From the line that contains "category: zebramountain" to the final line of the entries below, write out every line exactly as it appears, and nothing else.

[Saved data entries]

#####

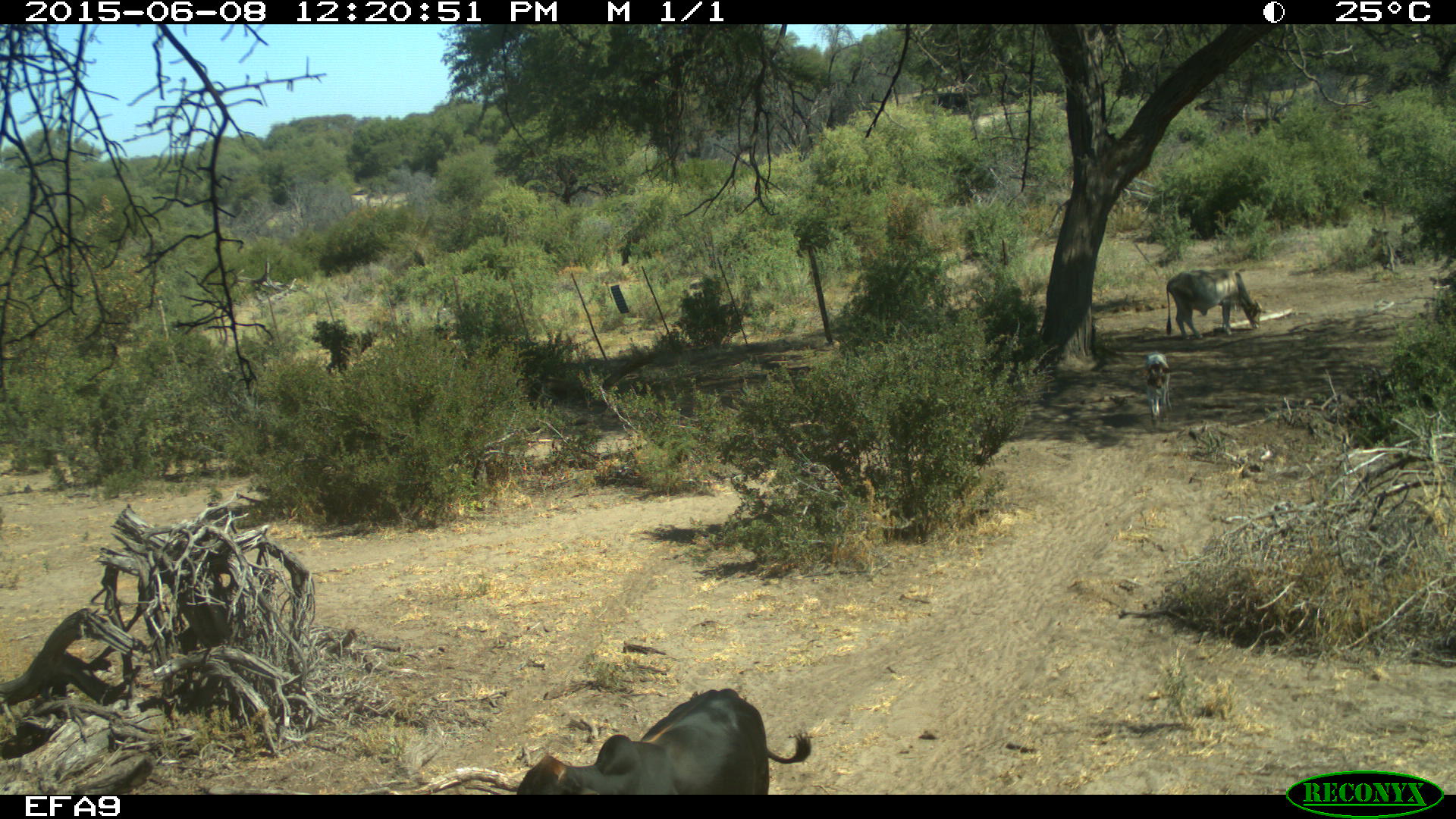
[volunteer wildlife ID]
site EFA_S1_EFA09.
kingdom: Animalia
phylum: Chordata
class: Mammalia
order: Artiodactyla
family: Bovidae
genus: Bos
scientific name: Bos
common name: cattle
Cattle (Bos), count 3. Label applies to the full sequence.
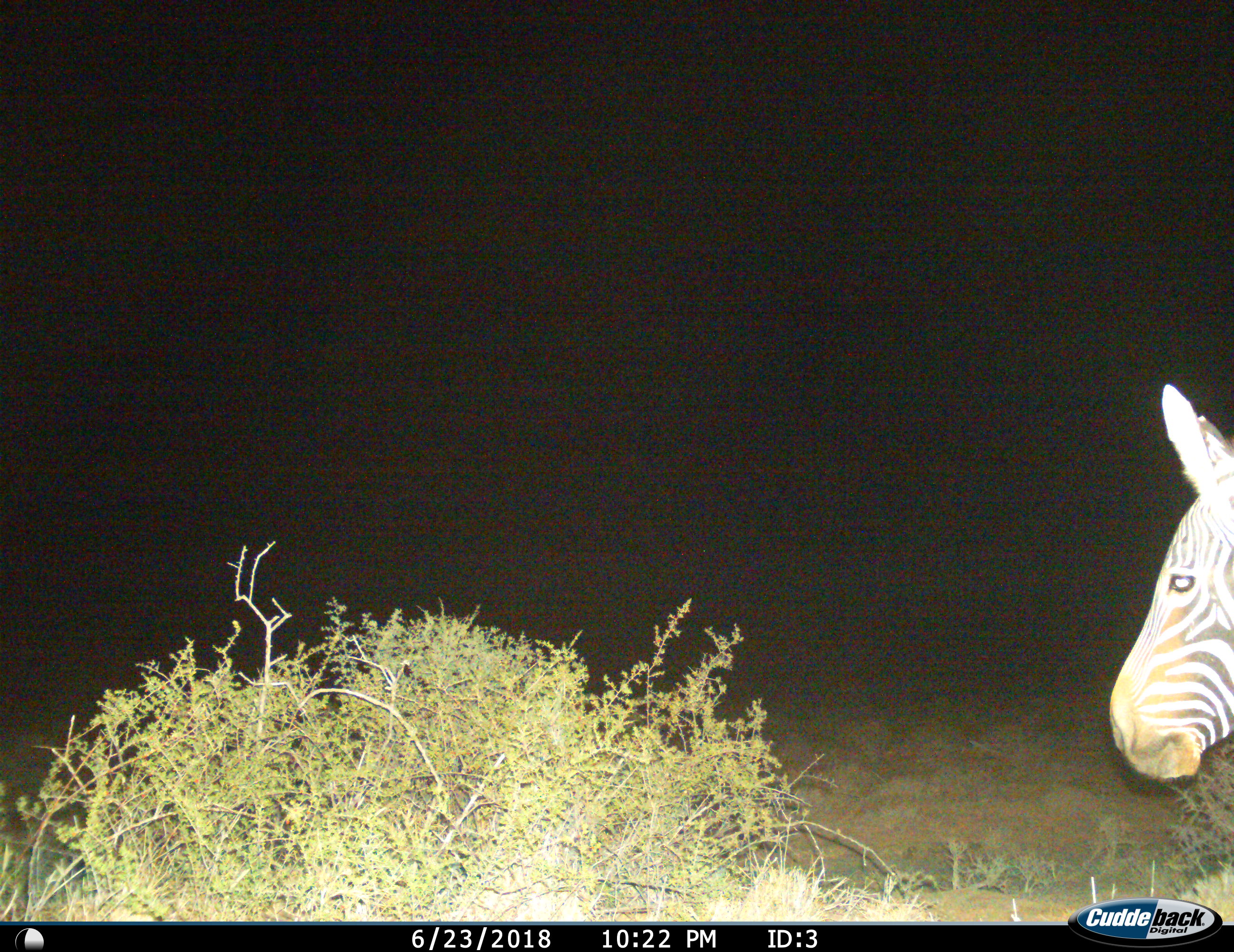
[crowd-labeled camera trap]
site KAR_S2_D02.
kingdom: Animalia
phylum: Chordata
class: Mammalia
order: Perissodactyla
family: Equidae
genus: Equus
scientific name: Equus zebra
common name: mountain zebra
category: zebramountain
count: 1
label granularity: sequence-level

#####

- [Solution to this exercise]
category: zebramountain
count: 1
label granularity: sequence-level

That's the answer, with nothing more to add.